Der 3D-Druck wird häufig in den Nachrichten als Verfahren zur Herstellung von Prothesen genannt, die verlorene Gliedmaßen ersetzen sollen. Und es ist eine offensichtliche Wahl, wenn die additive Fertigung mit 3D-Scanning kombiniert wird, um eine Prothese leicht an die individuellen physischen Anforderungen eines Patienten anzupassen.
Hier bei Potomac finden wir auch immer mehr einzigartige Anwendungen für den Mikro-3D-Druck kleiner implantierbarer Prothesen. In einem aktuellen Projekt konnten wir die winzigen Elemente des Mittelohrs herstellen, um die Entwicklung von Prothesen für Otosklerose zu unterstützen.
Nach Angaben der American Academy of Otolaryngology - Head and Neck Surgery [AAO-HNS] ist das Hören ein komplexer Prozess, der von Natur aus dynamisch ist. Die Schwingungen der Schallwellen werden vom Trommelfell auf drei winzige Knochen im Mittelohr übertragen. Der Steigbügelknochen (Stapes) setzt die Flüssigkeiten im Innenohr in Bewegung und löst damit den sensorischen Prozess des Hörens aus.
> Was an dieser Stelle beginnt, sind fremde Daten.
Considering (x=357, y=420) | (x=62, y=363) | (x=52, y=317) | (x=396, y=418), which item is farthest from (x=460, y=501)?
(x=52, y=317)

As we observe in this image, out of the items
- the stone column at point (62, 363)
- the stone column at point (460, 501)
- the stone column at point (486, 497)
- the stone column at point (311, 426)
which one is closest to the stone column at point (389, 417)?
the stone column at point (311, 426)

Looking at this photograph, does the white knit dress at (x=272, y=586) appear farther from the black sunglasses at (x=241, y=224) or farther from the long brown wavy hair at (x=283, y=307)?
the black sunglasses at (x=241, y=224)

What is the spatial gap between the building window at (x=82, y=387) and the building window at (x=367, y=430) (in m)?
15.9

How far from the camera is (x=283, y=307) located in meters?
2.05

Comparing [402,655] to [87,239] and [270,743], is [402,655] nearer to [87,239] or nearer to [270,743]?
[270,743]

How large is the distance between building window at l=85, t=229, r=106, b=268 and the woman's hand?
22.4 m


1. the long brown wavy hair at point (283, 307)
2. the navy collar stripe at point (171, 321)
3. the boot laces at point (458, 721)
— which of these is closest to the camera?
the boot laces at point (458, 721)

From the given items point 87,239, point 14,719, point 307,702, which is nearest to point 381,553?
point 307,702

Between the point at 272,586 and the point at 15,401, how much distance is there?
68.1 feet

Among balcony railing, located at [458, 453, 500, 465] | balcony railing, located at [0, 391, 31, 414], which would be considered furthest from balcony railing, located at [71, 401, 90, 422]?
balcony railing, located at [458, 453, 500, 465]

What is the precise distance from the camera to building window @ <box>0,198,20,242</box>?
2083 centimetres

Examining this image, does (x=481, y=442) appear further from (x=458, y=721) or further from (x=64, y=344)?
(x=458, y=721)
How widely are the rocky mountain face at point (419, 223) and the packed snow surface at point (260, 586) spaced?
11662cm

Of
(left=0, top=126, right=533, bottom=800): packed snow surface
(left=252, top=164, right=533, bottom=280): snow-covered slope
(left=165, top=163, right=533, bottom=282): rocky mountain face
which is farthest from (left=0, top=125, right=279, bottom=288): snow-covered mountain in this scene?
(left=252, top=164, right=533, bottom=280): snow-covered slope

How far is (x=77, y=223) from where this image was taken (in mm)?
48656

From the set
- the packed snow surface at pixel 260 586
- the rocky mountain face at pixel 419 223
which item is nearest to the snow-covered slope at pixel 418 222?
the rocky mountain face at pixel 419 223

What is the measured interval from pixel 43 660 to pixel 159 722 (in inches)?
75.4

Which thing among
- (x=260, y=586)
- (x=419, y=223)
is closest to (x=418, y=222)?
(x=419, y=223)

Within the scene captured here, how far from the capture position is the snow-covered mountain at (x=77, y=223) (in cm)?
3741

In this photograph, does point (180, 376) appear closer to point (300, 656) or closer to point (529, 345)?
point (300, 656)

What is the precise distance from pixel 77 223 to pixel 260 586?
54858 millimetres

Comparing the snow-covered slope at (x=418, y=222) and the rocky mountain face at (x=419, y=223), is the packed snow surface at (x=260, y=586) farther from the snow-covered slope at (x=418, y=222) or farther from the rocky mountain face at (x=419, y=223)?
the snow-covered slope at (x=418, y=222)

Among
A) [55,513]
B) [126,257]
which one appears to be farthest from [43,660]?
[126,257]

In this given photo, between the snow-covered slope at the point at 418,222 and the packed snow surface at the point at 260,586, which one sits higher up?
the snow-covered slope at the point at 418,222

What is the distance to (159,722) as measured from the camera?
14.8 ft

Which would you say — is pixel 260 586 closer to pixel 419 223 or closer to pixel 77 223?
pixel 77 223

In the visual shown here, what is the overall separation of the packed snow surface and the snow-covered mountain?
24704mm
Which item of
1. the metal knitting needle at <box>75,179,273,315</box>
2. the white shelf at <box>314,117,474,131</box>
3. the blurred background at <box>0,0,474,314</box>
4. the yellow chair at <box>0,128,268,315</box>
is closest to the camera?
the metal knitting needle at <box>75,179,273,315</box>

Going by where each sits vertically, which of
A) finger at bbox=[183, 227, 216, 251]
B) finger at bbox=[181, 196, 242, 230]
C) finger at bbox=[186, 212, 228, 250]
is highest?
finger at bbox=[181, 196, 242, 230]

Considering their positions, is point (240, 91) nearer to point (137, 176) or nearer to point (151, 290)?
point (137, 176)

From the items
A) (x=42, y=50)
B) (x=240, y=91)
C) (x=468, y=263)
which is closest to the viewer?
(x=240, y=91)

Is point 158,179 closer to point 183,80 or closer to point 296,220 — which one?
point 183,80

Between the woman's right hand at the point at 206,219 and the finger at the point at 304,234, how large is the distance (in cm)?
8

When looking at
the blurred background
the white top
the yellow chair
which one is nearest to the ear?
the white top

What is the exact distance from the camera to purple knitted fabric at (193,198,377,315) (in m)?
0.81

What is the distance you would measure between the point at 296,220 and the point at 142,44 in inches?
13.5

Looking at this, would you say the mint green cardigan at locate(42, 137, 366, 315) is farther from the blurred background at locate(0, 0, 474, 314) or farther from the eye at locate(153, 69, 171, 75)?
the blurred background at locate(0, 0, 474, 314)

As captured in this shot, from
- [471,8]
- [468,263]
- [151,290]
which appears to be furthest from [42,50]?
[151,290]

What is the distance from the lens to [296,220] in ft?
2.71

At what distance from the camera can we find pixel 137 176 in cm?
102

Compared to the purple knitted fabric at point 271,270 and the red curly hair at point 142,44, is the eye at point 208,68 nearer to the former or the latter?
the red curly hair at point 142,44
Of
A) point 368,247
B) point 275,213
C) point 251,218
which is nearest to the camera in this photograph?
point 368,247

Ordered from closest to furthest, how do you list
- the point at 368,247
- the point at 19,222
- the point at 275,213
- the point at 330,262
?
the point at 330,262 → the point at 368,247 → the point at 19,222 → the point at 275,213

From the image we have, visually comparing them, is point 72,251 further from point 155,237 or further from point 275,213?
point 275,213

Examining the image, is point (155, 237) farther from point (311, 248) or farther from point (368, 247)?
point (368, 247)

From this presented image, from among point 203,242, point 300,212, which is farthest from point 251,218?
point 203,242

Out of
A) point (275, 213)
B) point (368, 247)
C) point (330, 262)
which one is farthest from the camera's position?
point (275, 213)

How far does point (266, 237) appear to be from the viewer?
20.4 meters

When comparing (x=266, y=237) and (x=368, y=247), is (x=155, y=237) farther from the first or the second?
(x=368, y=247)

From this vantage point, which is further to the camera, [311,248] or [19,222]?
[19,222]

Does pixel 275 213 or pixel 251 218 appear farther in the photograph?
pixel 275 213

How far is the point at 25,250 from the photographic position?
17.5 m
Das National Institute on Deafness and Other Communication Disorders (Nationales Institut für Gehörlosigkeit und andere Kommunikationsstörungen) der NIH erklärt, dass Otosklerose eine abnorme Verhärtung von Körpergewebe ist. Bei der lebenslangen Regeneration von neuem Knochengewebe kommt es gelegentlich zu einem abnormen "Umbau" des Knochens. Wenn sich der abnorme Knochenumbau um den Steigbügelknochen herum abspielt, verhärtet er sich, wodurch seine Fähigkeit, die für das richtige Hören erforderlichen Schwingungen zu erzeugen, beeinträchtigt wird.
AAO-HNS schätzt, dass ganze 10 % der erwachsenen kaukasischen Bevölkerung weltweit von Otosklerose betroffen sind, und das NIH schätzt die Zahl der Fälle in den USA auf über 3 Millionen. Es gibt keine medikamentöse Behandlung, Hörgeräte helfen nur in leichten Fällen, und die meisten Menschen werden im Alter von 20 Jahren diagnostiziert, so dass es sich um ein lebenslanges Problem handelt. Daher ist es wichtig, Lösungen für Prothesen zu entwickeln.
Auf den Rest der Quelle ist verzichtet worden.